Maybe, you’re not ready to let go of the pain. Maybe, you’re desperate to.

Whether the pain has been around for years or weeks, the path through always starts in the present.

The present is where you listen to You. When you move deeper, the symmetrical world that defines healing cannot reach. This is new territory and new rules — your rules. It means there is no timetable or one-size-fits-all.

It means your healing is unlimited. And it starts now.

Try it: Half Lord of the Fishes Pose, Ardha Matsyendrasana

Half Lord of the Fishes Pose, HappyMomentum.com

To see which side is your “easy” side, practice this pose. Your body’s asymmetry will be evident in your hips, shoulders and spine.

Whichever side feels more natural, or twists deeper, is a clue to bringing the body back into alignment physically (i.e. the other side needs some opening). But for today? Gratitude for being okay right where you are.

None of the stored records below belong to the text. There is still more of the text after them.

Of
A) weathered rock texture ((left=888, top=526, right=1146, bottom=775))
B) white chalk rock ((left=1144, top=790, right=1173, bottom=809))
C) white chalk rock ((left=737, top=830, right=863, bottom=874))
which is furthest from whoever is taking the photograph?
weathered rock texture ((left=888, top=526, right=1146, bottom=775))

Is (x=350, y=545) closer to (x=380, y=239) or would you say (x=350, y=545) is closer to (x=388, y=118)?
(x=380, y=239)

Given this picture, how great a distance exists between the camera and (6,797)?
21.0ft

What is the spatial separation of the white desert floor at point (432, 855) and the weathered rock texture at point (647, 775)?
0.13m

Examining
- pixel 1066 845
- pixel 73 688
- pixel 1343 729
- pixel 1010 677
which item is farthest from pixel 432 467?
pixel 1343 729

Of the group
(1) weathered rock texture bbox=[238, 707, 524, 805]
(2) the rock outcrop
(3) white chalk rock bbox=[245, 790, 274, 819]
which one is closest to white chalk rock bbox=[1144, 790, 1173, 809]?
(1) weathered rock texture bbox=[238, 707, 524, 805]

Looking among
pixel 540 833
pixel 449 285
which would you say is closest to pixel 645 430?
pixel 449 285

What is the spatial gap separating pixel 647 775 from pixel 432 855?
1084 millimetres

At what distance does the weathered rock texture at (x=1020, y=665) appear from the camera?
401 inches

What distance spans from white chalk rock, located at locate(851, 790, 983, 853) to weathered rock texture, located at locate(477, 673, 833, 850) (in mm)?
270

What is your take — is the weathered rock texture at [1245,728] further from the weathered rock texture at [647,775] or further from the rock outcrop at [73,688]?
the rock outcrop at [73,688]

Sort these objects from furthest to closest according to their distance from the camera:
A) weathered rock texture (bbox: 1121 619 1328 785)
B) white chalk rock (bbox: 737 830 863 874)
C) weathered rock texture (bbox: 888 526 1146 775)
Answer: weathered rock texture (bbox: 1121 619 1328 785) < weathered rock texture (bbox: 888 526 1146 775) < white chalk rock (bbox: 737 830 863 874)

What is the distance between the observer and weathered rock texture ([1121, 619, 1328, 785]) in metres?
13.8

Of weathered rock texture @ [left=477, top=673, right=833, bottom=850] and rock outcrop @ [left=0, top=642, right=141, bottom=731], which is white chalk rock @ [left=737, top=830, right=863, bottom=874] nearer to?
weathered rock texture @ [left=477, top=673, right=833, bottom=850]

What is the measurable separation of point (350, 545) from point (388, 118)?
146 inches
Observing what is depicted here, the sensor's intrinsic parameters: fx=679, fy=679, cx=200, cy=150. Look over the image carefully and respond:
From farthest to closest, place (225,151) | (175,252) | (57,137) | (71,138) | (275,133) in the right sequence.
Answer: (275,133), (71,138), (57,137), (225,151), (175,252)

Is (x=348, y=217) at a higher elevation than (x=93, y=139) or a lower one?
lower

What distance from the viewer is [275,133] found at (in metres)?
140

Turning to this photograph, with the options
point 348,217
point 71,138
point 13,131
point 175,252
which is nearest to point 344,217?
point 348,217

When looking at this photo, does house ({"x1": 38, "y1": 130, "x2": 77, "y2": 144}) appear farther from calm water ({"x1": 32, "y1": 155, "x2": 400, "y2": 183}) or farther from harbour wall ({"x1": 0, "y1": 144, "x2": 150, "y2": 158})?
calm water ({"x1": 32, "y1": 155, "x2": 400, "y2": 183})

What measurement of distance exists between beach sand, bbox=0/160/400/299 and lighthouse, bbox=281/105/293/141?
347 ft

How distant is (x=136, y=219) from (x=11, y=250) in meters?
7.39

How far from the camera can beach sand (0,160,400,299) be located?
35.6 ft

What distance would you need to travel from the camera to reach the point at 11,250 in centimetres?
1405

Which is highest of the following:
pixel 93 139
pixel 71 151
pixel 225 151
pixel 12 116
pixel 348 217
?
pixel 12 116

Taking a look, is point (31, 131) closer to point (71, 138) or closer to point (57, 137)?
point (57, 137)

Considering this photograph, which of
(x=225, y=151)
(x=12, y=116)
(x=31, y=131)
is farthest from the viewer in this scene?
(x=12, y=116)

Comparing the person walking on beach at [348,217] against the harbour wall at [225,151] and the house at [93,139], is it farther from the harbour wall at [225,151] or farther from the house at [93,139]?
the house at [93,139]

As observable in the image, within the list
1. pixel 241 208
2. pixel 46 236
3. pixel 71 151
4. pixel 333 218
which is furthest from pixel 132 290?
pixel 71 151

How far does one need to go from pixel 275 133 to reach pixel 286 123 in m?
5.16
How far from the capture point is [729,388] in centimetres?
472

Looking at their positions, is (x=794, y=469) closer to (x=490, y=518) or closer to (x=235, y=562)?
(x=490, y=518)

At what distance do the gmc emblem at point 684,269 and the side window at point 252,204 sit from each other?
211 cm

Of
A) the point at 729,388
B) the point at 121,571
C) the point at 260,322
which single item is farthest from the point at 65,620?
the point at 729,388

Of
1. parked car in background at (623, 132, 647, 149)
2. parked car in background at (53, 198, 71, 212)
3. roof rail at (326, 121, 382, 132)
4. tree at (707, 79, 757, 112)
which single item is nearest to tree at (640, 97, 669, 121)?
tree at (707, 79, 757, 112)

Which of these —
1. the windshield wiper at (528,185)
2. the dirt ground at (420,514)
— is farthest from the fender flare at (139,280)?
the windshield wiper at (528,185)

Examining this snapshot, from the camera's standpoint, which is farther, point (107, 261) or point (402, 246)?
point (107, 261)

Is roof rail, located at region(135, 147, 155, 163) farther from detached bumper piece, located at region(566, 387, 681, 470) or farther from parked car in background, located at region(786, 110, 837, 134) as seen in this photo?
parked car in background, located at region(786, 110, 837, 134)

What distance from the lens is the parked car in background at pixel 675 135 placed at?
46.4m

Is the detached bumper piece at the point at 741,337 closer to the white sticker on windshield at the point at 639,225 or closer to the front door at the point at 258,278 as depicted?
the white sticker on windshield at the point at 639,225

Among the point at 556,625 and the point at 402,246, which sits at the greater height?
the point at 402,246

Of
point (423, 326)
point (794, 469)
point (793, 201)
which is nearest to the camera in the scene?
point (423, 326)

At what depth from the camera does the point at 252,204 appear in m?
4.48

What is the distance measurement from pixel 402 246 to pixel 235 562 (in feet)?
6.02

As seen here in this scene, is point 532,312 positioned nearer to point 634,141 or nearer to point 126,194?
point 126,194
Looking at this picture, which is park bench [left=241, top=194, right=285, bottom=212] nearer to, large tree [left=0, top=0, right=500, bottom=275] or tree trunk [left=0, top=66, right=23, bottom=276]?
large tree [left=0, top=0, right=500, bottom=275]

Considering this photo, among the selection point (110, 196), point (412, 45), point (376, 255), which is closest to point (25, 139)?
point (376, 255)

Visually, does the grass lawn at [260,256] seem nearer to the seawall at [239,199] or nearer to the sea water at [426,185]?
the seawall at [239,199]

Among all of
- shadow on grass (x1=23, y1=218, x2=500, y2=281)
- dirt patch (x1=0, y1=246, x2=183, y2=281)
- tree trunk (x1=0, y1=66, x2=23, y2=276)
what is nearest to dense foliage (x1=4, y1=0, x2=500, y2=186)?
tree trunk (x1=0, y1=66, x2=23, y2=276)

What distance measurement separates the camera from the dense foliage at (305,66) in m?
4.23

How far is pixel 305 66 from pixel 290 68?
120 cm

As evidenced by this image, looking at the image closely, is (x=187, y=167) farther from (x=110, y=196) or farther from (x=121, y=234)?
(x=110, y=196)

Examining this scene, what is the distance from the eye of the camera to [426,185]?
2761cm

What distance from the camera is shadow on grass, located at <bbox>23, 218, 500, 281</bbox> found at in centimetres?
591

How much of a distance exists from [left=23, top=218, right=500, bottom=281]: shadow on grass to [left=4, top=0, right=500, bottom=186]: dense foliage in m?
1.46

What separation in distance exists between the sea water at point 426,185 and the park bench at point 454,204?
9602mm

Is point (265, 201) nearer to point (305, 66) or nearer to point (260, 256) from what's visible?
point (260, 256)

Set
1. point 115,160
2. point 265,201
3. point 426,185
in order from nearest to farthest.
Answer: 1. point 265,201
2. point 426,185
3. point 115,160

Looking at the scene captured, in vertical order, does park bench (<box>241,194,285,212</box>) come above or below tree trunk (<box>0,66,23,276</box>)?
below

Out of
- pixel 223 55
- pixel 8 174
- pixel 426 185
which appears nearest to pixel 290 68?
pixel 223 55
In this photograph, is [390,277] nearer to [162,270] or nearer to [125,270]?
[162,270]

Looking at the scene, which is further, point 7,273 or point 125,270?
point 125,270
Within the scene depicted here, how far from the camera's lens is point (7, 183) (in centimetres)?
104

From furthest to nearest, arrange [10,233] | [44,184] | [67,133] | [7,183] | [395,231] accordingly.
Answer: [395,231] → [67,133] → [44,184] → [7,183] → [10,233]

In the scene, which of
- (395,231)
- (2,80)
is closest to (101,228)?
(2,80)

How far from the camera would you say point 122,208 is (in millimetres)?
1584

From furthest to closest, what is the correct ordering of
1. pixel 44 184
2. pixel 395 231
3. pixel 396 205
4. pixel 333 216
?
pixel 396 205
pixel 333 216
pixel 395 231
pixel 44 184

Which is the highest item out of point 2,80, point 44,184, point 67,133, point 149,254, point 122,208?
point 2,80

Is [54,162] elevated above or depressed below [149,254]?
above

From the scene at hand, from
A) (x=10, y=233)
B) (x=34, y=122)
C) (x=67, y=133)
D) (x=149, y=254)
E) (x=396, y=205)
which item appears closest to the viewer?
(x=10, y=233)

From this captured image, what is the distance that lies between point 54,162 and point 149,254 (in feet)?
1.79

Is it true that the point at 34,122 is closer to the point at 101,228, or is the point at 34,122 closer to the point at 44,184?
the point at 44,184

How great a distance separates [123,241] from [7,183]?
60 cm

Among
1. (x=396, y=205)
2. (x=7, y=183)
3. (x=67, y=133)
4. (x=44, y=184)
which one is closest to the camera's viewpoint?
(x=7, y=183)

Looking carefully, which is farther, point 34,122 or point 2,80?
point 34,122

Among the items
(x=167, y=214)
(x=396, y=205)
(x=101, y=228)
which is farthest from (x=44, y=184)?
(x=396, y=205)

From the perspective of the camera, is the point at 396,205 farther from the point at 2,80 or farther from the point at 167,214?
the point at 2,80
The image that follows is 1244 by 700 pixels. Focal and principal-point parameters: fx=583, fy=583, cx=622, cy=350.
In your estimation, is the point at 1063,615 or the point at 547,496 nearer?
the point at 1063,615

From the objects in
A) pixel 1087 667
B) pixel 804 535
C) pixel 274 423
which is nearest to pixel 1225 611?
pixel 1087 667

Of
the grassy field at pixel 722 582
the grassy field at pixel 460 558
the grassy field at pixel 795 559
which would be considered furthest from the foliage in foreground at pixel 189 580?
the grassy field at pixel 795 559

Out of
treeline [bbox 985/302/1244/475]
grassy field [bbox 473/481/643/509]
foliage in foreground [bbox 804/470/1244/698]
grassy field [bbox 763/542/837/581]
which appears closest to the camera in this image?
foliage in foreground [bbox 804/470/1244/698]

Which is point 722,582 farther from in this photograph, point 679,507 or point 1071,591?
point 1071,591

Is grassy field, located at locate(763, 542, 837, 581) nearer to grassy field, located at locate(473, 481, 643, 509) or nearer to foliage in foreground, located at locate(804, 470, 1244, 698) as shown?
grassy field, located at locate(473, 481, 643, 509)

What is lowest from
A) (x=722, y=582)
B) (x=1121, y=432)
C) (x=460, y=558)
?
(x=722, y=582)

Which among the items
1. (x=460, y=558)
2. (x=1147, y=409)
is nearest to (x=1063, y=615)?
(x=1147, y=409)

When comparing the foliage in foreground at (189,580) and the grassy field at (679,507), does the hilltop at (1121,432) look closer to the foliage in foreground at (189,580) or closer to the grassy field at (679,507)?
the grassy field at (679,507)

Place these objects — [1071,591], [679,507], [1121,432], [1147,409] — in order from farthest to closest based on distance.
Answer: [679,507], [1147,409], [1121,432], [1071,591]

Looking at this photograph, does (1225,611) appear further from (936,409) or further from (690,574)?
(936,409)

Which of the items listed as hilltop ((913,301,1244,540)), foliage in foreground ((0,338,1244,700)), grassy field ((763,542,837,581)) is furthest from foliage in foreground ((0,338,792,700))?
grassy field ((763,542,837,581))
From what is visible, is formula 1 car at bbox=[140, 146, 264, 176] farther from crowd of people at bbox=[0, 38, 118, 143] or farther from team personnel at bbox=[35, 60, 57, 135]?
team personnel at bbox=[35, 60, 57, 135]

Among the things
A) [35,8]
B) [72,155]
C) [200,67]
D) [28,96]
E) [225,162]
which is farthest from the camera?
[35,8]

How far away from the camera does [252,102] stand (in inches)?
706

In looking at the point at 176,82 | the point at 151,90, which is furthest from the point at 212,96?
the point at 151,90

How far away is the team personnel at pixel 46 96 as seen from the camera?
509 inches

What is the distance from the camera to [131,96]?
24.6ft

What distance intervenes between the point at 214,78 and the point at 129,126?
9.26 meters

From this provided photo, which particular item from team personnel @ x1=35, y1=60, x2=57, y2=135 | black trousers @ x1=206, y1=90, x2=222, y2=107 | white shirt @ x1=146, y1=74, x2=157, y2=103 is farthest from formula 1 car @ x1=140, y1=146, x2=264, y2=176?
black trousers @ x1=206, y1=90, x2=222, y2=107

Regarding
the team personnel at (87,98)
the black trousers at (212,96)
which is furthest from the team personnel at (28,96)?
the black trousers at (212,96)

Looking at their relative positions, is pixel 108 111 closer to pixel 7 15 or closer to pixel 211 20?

  1. Sit with both feet planted on the mat in front of you. Bend the left knee and slide the foot underneath your right leg, bringing the left heel by your right hip.
  2. Step your right foot to the other side of your left knee and firmly plant the foot down into the mat. Flex your left toes back and hug your right knee toward your torso until you feel a stretch begin in the outer right hip.
  3. Plant the right palm a foot behind you and tent your fingertips. Inhale, lift your left arm to the ceiling and, exhaling, twist to the right, placing your left elbow on the outside of the right knee. Soften the tops of the shoulders down.
  4. Inhale from the base your spine to lengthen the torso, and exhale to twist deeper. Your gaze may be straight ahead or, if it’s comfortable, turn your chin over your right shoulder. Stay for six deep breaths.
  5. On an exhale, release the twist and come back to center. Unwind both legs and straighten them in front of you. Pause to notice the sensation in the hips and spine. Draw the knees back into the chest and repeat on the other side, twisting to the left.